Coal scam: Probe against CBI ex-chief to start as SC okays panel
NEW DELHI: The Supreme Court on Monday gave shape to a high-level team to probe whether former CBI director Ranjit Sinha’s alleged meetings with certain coal block allocation scam accused at his official residence last year led to dilution of charge-sheets against them.
The surfacing of the visitors’ diary and its submission by NGO Common Cause’s advocate Prashant Bhushan last year to the SC, which was monitoring investigations into the coal scam, had convinced the court to institute an inquiry headed by former CBI special director M L Sharma.
A bench comprising Justices Madan B Lokur, Kurian Joseph and A K Sikri approved the team selected by Sharma. It included three retired IPS officers – former Narcotics Control Bureau DG B B Mishra and two former senior superintendents of police in CBI Bhupinder Kumar and M C Joshi. Head constable in CBI’s economic offences wing in Mumbai Bhagat Singh will also be part of the inquiry team.
Attorney general Mukul Rohatgi said the court could fix the remuneration of the inquiry panel members. But the bench said it would like to get the panel’s assessment of the workload before fixing remuneration. The panel will give a report to the court on this on November 16.
The court also asked the CBI and the government to provide all relevant documents to the inquiry panel. Bhushan requested the court to empower the panel with summoning powers to ease their task of seeking presence of any person connected to the inquiry.
But the AG said since it was an SC-appointed inquiry panel, it would have inherent powers to summon persons it wanted to question and anyone not responding to such summons would be construed to be violating the apex court’s orders.
Sinha’s counsel Vikas Singh said his client should not be condemned before hearing his version. He said Sinha had rubbished the diary entries. But the bench said Sinha had a right to appear before the panel and put forth his version of the diary controversy.
The SC had on May 14 held that an inquiry was required into the diary episode. It had said, “A view was taken that Sinha should be directed not to interfere in the investigations in that case and that, coupled with his meeting accused persons in the coal block allocation case without the investigating officer being present, is enough to persuade us that some further inquiry is necessary to ensure that the investigations have been fair in the coal block allocation cases where Sinha has had one or more meetings with one or more accused persons.

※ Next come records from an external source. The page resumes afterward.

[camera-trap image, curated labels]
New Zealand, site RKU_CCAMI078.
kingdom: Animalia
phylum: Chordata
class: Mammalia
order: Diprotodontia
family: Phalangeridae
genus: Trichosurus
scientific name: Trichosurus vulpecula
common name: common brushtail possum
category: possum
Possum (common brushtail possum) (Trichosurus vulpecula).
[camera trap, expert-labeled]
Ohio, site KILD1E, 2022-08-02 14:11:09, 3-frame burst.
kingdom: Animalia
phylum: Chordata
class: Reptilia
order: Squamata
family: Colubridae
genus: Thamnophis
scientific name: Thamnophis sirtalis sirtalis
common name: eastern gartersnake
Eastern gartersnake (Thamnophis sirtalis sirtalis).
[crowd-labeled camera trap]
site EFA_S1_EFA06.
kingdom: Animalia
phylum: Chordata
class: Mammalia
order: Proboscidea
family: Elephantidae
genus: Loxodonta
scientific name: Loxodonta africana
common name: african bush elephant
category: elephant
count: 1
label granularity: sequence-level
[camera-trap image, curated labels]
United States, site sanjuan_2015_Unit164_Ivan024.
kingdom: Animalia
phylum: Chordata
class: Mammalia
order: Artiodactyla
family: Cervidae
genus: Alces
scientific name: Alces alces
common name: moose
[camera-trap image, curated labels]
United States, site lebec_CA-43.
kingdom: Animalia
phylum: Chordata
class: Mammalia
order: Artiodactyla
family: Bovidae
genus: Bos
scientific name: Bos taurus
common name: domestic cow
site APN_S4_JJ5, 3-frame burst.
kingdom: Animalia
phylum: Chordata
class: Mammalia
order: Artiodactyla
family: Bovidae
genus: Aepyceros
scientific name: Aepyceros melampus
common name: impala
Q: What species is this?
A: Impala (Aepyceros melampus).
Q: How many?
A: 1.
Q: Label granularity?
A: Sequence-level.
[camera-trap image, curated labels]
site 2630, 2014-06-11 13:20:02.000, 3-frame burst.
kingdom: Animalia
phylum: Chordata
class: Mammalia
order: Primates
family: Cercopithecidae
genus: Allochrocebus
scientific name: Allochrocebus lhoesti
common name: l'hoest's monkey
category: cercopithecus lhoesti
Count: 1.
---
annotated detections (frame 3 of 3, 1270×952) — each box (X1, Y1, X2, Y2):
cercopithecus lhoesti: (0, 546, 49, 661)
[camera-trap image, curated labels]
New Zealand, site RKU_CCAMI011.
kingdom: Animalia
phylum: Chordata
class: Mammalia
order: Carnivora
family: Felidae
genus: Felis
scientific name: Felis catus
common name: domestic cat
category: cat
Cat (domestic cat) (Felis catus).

“Since we have held that it was completely inappropriate for Ranjit Sinha to have met persons accused in the coal block allocation case without the investigating officer being present or without the investigating team being present, it is necessary to look into the question whether any one or more such meetings of Sinha with accused persons without the investigating officer have had any impact on the investigations and subsequent charge sheets or closure reports filed by the CBI.”